Gartner’s Guide to Software Supply Chain Security states that ‘software supply chain security can be viewed as a framework encompassing three pillars: management, development, and consumption. By implementing such a framework and accompanying processes and tools, security and risk management leaders can ensure a coordinated response to the issue, minimize blind spots or gaps in protection, and reduce risk throughout the software development and usage lifecycle.’

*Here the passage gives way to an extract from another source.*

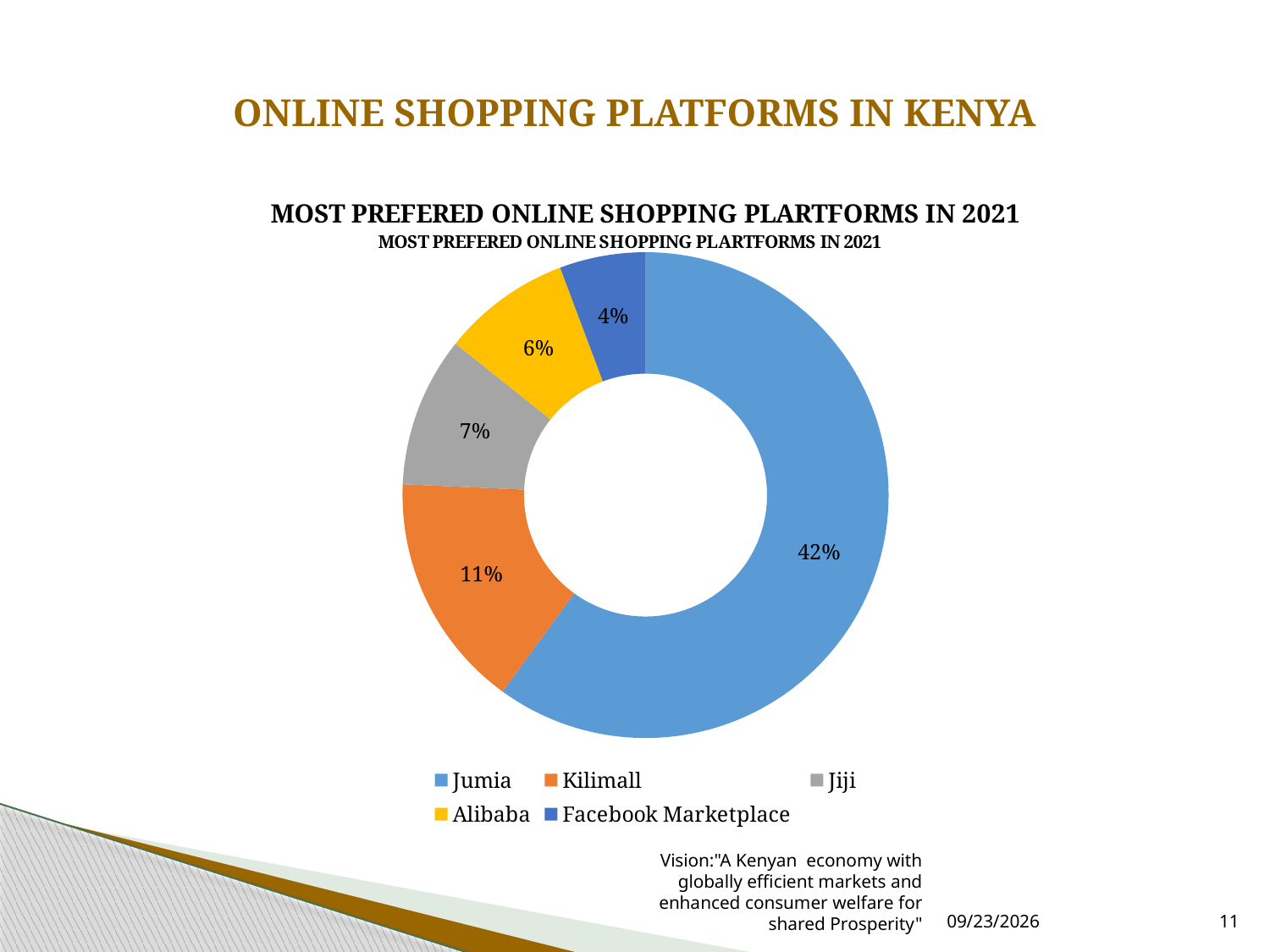
What percentage is shown for Jumia? 42% Which platform has the smallest share in the chart? Facebook Marketplace What percentage is shown for Facebook Marketplace? 4% What percentage is shown for Kilimall? 11% Which platform has the largest share in the chart? Jumia What percentage is shown for Jiji? 7% Which has a larger share, Jiji or Alibaba? Jiji How many platforms are shown in the chart? 5 What percentage is shown for Alibaba? 6% What is the difference in percentage points between Jumia and Kilimall? 31 What is the title of the chart? MOST PREFERED ONLINE SHOPPING PLARTFORMS IN 2021 What type of chart is shown on the slide? Doughnut chart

Gartner’s report mentions ReversingLabs’ data in the section describing the software development pillar. This section deals with secure development and the protection of software artifacts and the development process. The report states that artifacts (including open-source and commercial dependencies, SDKs, container images, and proprietary code) are downloaded or created during the development process. Attacks based on covert introduction of malicious code into dependencies are becoming more common. Downloading and embedding such dependencies allows for the activation of malware, which can be passed on to further users, giving attackers access to development resources or other adverse outcomes.

Data is cited from ReversingLabs’ Software Supply Chain Security Report, in which the company reported a 1,300 percent increase in malicious open-source packages from 2020 to 2023 and a 28 percent increase compared to 2022, when just over 8,700 malicious packages were discovered.

Gartner’s report also recommends that organizations purchasing software ‘implement active testing (binary analysis, penetration testing, etc.) for code, especially for sensitive or high-risk systems’ as part of the consumption pillar.

– The increase in software supply chain attacks and the rising associated costs and compliance implications highlight the need for greater transparency among producers and buyers of business software – said Mario Vuksan, adding that now more than ever, it is crucial for teams developing and implementing software to verify components of open, commercial, and proprietary software, identify threats such as malware, unauthorized changes, and leaks of secrets, and assess and manage third-party risk.